(Records from a spatial question set)
>> Start
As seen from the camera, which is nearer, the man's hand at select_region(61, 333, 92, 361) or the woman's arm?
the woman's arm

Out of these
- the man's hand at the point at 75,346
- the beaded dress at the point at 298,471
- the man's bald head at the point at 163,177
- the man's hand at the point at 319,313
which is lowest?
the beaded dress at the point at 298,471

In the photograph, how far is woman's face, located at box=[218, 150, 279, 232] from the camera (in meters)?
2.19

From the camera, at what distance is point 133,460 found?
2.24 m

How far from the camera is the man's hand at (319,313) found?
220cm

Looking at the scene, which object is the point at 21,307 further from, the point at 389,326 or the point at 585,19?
>> End
**Exercise**
Put the lines from the one containing "From the camera, at" through the end of the listing, inclusive, into a JSON list of strings with one string per line, leaving out blank lines.

**Answer**
[
  "From the camera, at what distance is point 133,460 found?",
  "2.24 m",
  "How far from the camera is the man's hand at (319,313) found?",
  "220cm",
  "Looking at the scene, which object is the point at 21,307 further from, the point at 389,326 or the point at 585,19?"
]